140.  Un bénéficiaire ne peut, par convention particulière, renoncer aux droits que lui confère le présent règlement.

 

 

[48]                             La Cour du Québec dans l’affaire Roberto Milzi et Carole Dorion, demandeurs, c. Construction  André Taillon Inc. (28 octobre 2003) et la Cour d’Appel dans l’affaire Garantie APCHQ Inc. c.
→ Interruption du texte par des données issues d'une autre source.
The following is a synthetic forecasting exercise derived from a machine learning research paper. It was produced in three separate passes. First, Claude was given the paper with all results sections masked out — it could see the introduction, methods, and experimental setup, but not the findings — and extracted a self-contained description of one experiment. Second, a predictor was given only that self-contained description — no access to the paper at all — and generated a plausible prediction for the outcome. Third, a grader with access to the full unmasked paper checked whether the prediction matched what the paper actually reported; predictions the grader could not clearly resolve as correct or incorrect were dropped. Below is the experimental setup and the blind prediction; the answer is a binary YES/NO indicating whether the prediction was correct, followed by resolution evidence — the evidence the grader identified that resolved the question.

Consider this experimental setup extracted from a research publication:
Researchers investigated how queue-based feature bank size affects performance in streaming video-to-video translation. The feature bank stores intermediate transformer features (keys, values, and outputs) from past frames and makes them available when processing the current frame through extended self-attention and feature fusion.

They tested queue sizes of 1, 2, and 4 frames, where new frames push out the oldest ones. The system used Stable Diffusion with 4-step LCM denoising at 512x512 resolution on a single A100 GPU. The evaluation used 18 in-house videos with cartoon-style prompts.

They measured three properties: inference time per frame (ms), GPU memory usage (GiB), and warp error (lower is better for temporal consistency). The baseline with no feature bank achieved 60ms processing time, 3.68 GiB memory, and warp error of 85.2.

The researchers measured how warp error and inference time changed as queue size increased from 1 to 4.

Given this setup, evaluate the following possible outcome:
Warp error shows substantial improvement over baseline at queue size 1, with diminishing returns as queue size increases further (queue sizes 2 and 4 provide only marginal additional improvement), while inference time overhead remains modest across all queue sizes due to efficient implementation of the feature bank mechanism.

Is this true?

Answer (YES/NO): NO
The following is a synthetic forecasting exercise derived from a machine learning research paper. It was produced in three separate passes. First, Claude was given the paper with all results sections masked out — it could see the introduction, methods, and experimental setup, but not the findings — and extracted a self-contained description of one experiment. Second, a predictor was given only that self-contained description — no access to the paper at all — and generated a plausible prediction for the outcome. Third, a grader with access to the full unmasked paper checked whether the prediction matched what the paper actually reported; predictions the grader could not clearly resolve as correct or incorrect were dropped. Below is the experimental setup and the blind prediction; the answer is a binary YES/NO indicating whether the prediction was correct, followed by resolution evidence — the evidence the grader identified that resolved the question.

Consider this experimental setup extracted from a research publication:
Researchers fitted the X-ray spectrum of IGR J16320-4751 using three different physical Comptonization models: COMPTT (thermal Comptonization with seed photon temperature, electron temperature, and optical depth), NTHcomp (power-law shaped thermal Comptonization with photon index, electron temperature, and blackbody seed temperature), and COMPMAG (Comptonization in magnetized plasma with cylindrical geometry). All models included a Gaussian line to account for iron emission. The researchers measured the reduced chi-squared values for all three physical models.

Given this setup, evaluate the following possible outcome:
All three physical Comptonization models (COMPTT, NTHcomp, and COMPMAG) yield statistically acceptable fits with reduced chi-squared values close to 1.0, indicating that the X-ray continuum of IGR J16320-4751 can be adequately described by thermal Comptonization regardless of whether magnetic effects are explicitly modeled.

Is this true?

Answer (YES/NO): YES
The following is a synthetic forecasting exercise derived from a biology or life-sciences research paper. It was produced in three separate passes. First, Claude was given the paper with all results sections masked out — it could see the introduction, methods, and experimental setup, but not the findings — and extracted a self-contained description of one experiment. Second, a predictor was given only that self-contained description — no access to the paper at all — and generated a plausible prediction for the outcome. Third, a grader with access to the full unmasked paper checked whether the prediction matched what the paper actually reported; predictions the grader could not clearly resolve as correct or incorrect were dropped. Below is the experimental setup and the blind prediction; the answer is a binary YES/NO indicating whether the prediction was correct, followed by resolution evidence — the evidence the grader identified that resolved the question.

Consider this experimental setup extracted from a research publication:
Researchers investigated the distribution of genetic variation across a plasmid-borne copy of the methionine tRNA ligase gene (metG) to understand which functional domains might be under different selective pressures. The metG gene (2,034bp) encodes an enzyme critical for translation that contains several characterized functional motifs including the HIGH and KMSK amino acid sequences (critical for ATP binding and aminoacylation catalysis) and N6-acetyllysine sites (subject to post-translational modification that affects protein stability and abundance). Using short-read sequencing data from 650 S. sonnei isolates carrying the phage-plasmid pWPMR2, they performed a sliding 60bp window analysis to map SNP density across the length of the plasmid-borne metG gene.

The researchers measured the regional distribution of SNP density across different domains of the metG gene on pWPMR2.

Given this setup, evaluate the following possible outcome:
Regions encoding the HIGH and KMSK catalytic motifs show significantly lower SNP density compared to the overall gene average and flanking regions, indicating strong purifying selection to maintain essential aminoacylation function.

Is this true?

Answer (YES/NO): YES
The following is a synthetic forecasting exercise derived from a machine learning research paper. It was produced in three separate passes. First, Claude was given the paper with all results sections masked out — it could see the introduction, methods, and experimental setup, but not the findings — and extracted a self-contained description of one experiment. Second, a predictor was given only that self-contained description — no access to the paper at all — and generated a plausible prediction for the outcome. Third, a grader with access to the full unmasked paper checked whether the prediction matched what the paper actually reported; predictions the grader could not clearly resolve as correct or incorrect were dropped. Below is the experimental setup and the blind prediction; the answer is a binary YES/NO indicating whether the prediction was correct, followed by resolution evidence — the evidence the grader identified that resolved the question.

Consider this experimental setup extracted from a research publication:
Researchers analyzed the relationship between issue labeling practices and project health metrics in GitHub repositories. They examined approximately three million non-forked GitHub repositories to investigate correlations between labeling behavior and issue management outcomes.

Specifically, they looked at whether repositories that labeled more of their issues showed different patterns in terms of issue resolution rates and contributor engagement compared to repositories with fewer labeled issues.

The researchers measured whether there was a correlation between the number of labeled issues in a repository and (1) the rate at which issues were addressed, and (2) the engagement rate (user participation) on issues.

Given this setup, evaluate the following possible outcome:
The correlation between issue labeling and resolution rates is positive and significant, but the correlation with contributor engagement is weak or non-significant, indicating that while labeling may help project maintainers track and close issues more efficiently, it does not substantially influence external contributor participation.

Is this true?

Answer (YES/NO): NO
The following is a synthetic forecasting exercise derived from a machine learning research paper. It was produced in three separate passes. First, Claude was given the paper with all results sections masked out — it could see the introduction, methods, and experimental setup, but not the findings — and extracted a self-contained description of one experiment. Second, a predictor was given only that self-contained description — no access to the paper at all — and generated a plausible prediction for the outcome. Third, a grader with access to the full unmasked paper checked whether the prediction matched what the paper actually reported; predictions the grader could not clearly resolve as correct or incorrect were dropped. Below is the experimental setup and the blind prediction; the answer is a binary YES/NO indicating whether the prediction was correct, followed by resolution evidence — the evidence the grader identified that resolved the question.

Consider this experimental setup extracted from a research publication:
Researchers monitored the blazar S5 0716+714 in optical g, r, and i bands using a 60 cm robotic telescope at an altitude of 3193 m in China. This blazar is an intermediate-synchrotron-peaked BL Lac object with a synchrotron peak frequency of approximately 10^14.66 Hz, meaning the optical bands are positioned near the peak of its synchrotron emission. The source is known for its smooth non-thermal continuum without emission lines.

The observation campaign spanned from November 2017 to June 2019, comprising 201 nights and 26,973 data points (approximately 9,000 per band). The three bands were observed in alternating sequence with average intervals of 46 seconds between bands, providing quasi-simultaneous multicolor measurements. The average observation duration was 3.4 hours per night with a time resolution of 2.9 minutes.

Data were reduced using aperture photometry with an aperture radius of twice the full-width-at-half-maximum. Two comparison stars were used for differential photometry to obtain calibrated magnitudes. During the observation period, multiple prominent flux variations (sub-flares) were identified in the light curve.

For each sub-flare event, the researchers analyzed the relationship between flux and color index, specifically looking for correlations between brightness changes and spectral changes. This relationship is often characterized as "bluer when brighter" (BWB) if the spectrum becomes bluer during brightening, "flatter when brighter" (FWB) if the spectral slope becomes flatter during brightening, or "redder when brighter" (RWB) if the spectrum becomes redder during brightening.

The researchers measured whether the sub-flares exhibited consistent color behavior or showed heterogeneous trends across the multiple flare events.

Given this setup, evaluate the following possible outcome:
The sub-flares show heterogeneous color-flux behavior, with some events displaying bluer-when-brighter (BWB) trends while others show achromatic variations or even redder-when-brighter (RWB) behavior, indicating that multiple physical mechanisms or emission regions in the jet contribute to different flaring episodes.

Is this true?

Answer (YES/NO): NO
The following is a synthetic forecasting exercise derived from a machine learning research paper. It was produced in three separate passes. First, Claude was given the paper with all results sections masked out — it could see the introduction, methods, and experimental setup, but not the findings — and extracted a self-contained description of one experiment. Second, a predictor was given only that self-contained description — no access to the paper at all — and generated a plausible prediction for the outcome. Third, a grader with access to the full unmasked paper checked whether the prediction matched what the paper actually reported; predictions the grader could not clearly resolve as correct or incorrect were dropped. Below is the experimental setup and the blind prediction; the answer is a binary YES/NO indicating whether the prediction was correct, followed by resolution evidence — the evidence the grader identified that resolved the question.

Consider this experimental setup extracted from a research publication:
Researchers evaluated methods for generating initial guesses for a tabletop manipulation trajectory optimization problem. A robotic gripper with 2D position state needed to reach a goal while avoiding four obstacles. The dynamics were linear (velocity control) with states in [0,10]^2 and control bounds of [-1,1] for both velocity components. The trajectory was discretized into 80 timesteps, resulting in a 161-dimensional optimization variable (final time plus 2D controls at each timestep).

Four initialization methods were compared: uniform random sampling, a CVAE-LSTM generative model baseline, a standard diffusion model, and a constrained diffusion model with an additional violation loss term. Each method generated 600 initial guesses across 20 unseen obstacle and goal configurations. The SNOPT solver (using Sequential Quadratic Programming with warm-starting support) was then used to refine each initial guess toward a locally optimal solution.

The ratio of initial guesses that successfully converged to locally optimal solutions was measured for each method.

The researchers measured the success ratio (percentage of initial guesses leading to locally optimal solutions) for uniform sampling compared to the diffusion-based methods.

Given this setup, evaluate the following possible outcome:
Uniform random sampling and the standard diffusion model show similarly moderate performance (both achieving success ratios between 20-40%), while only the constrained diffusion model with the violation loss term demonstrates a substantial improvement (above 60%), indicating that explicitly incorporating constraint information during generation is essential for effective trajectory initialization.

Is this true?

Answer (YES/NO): NO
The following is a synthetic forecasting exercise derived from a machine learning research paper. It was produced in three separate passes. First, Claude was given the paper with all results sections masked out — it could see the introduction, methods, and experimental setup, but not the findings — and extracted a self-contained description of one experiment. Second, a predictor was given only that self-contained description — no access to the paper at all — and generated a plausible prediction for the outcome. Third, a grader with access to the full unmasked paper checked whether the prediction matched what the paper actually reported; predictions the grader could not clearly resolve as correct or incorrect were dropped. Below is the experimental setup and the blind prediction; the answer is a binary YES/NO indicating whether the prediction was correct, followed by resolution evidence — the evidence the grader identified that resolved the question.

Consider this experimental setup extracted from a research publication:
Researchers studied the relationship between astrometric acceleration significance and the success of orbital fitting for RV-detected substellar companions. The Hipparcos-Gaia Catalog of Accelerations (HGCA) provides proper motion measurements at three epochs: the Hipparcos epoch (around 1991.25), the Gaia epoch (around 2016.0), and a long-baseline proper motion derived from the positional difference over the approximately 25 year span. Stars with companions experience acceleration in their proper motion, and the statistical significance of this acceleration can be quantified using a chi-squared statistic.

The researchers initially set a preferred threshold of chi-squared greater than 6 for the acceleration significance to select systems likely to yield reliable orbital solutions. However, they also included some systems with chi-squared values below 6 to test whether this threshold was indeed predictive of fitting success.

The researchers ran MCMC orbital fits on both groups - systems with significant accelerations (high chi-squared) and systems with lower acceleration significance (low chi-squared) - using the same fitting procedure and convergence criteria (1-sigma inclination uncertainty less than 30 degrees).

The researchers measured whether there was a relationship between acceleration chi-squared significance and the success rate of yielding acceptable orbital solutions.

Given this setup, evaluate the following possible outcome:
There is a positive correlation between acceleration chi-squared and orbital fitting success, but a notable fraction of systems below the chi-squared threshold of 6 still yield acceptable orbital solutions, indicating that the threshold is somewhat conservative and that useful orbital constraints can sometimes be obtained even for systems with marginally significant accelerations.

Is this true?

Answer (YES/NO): NO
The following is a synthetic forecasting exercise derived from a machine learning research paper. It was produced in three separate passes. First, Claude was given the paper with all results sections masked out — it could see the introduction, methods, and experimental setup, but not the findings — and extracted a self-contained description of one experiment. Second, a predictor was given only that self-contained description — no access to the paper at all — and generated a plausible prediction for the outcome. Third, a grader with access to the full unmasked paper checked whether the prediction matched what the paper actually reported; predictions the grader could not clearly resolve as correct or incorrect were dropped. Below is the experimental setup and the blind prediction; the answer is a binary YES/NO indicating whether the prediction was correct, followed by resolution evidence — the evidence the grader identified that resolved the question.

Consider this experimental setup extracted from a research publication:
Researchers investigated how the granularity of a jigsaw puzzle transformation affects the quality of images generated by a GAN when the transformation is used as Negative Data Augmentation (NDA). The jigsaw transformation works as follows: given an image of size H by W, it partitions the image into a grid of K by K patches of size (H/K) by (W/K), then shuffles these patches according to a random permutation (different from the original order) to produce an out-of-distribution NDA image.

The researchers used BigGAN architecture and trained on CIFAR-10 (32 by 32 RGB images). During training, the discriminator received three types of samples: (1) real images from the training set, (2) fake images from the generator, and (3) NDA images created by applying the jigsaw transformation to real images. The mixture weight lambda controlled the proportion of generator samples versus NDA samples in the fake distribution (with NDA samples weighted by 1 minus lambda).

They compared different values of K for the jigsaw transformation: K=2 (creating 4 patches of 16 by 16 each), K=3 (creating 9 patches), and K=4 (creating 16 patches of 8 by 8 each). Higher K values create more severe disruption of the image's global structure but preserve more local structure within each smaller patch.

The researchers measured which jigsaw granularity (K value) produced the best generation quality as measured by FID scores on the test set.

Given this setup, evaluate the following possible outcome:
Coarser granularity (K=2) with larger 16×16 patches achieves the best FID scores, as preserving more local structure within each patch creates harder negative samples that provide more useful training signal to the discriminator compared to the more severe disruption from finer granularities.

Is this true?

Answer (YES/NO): YES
Maryse Desindes et Yvan Larochelle (15 décembre 2004) ont reconnu le caractère d’ordre public du règlement sur le Plan de garantie des bâtiments résidentiels neufs et le caractère obligatoire des dispositions dudit règlement.

 

 

[49]                             Ainsi, la convention privée signée devant le notaire ne peut modifier le règlement sur le plan de garantie et doit être considérée nulle et non avenue pour les fins dudit règlement.

 

 

                                   En conséquence, après analyse du code civil, du code de procédure civile, du règlement, de la doctrine et de la jurisprudence, l’arbitre soussigné :

 

 

                        -renverse la décision rendue par l’administrateur le 12 mars 2007,

 

-déclare que la garantie Qualité Habitation Inc.s’applique aux immeubles acquis par le bénéficiaire, selon les modalités qui y sont prescrites.